“My love,” said she, “here is Mr. Nun below, waiting to see you; but he says he will not see you till I have told you the good news. He has got all our creditors to enter into a compromise, and to set you at liberty.”

I was transported with joy and gratitude; our benevolent friend was waiting in a hackney-coach to carry us away from prison. When I began to thank him, he stopped me with a blunt declaration that I was not a bit obliged to him; for that, if I had been a man of straw, he would have done just the same for the sake of my wife, whom he looked upon to be one or other the best woman he had ever seen, Mrs. Nun always excepted.

He proceeded to inform me how he had settled my affairs, and how he had obtained from my creditors a small allowance for the immediate support of myself and family. He had given up the third part of a considerable sum due to himself. As my own house was shut up, he insisted upon taking us home with him: “Mrs. Nun,” he said, “had provided a good dinner; and he must not have her ducks and green peas upon the table, and no friends to eat them.”

Never were ducks and green peas more acceptable; never was a dinner eaten with more appetite, or given with more good-will.
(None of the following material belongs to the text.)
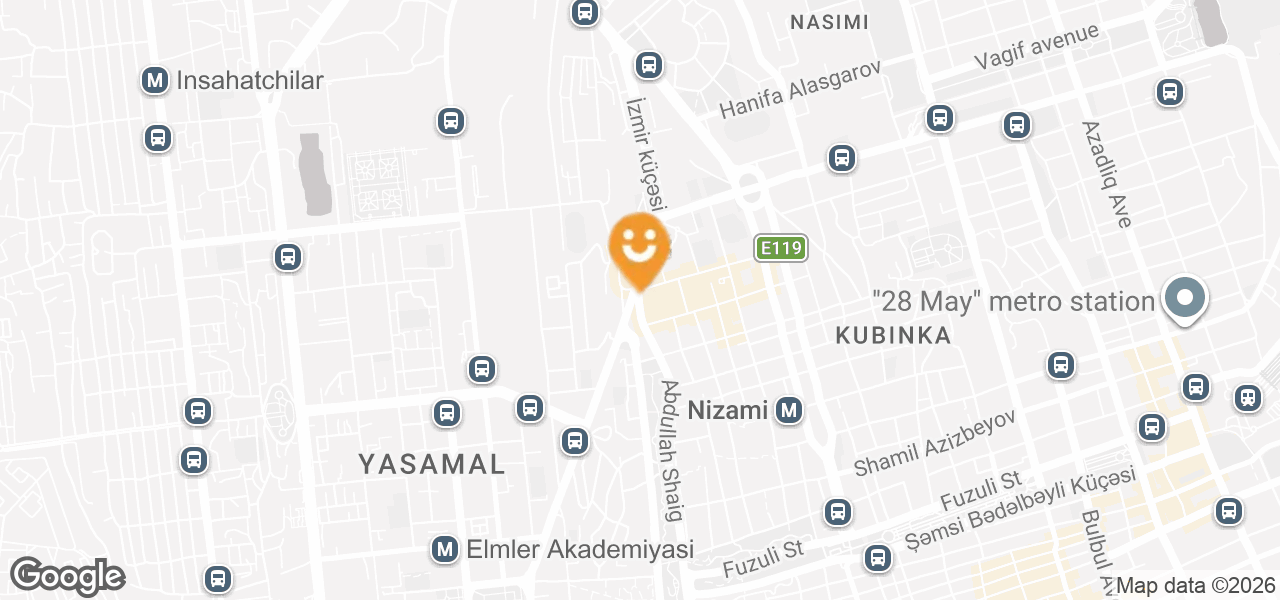 Brillant Home (Bakı)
I have often thought of this dinner, and compared the hospitality of this simple-hearted man with the ostentation of great folks, who give splendid entertainments to those who do not want them. In trifles and in matters of consequence this Mr. Nun was one of the most liberal and unaffectedly generous men I ever knew; but the generous actions of men in middle life are lost in obscurity. No matter: they do not act from a love of fame; they act from a better motive, and they have their reward in their own hearts.
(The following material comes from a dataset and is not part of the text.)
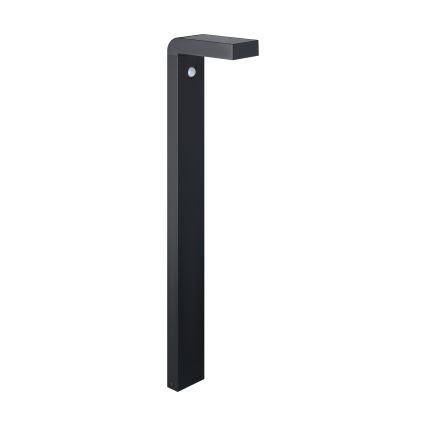 Eglo - LED Outdoor solar lamp with a sensor 18xLED/0,2W/3,7V IP44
As I was passing through Mr. Nun’s warehouse, I was thinking of writing something on this subject; but whether it should be a poetic effusion, in the form of “An Ode to him who least expects it,” or a prose work, under the title of “Modern Parallels,” in the manner of Plutarch, I had not decided, when I was roused from my reverie by my wife, who, pointing to a large bale of paper that was directed to “Ezekiel Croft, merchant, Philadelphia,” asked me if I knew that this gentleman was a very near relation of her mother? “Is he, indeed?” said Mr. Nun. “Then I can assure you that you have a relation of whom you have no occasion to be ashamed: he is one of the most respectable merchants in Philadelphia.”

“He was not very rich when he left this country about six years ago,” said Lucy.

“He has a very good fortune now,” answered Mr. Nun.

“And has he made this very good fortune in six years?” cried I. “My dear Lucy, I did not know that you had any relations in America. I have a great mind to go over there myself.”

“Away from all our friends!” said Lucy.

“I shall be ashamed,” replied I, “to see them after all that has happened. A bankrupt cannot have many friends. The best thing that I can possibly do is to go over to a new world, where I may establish a new character, and make a new fortune.”